Middle Atlas Mountians:
The Middle Atlas Mountains lay in the north of Morocco. Morocco’s Middle Atlas Mountainslay in a north-easterly direction from near Beni Mellal, passing to the east of Meknes and Fes, towards Guercif. The Middle Atlas Mountains have extensive cedar forests, home to the Barbary macaque. The cedar forests are said to be the largest southern Mediterranean forest and a remnant of a forest ecosystem that once extended through all Northern Africa, Spain, Turkey and Lebanon. (Ciani and Castillo, University of Padova, Italy).
The landscape of the Dades Gorge is unique and hauntingly beauty. Incredible and surreal red rock formations line either side of the steep Gorge which is divided by the Dades River.
The Gorge is near the town of Boumalne Dades in central south Morocco. The road to Dades Gorge from Boumalne Dades passes by Berber ksars (fortified villages), almond and fig groves, enters the base of the Gorge and then snakes up the steep mountain side through a series of tight S-bends. You will be rewarded with stunning views of the Gorge from the viewing area along the top of the Gorge as well as from the road on the way up.
The D’raa Valley carved by the ancient Draa River, the longest river in Morocco, is renowned for its many Kasbahs, oases and the dates, figs and henna that grow there. The beautiful date palm groves of the Draa Valley are like a green sea in the middle of the desert. During August and September, the thousands of date palms are laden with dates and the air heavy with the fragrant scent of henna flowers.
Rif Mountains (Riff)
The Rif Mountain range is Morocco’s northerly most mountain range. The rugged mountain range is roughly bounded by the Middle Atlas and Moulouya River in the east, Morocco’s Mediterranean Coast line in the north, Tangier in the west and Fes in the south.

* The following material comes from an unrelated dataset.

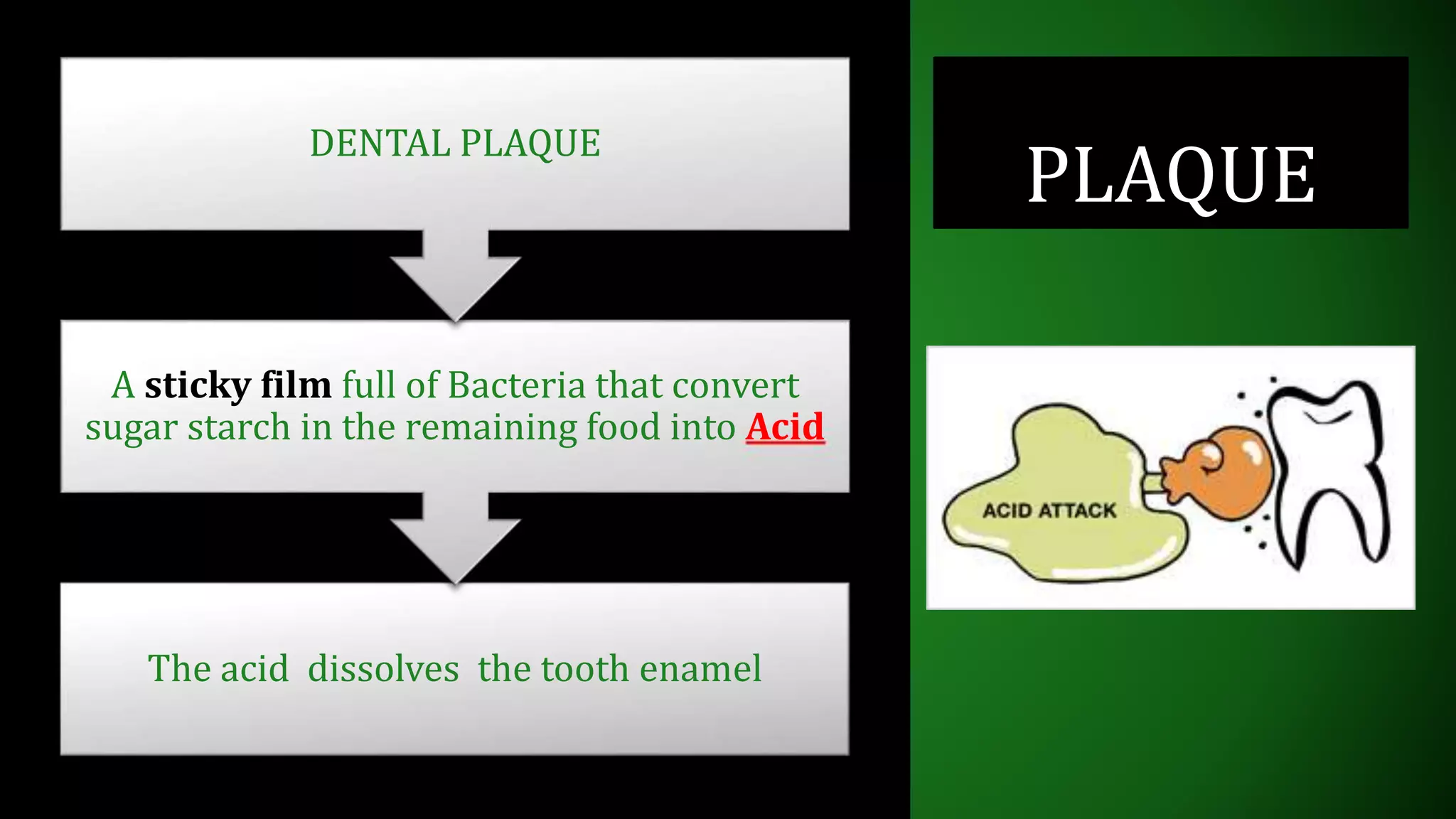 DENTAL PLAQUE

A sticky film full of Bacteria that convert sugar starch in the remaining food into Acid

The acid  dissolves  the tooth enamel

PLAQUE

ACID ATTACK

Todra Gorge is carved out of the mountains of the High Atlas. The reddish orange stone face of the 300m high cliffs of the Gorge seems to glow in the early morning and late evening sunlight. At its narrowest point the Gorge is only 10 meters wide. The road from Tineghir
(Tingerhir) follows the clear Todra River waters which cut through the Gorge. The paved road extends a few hundred meters into the Gorge. It is possible to continue beyond the paved road by four-wheel drive or on foot.
Located on the Fes – Errachidia road, the Ziz Valley runs south from the town of Rich through Erfoud to the desert village of Merzouga on the fringe of the Sahara Desert sand dunes. The Valley with its extensive palm groves and oases was once a route for the desert caravans travelling to the north and the Mediterranean.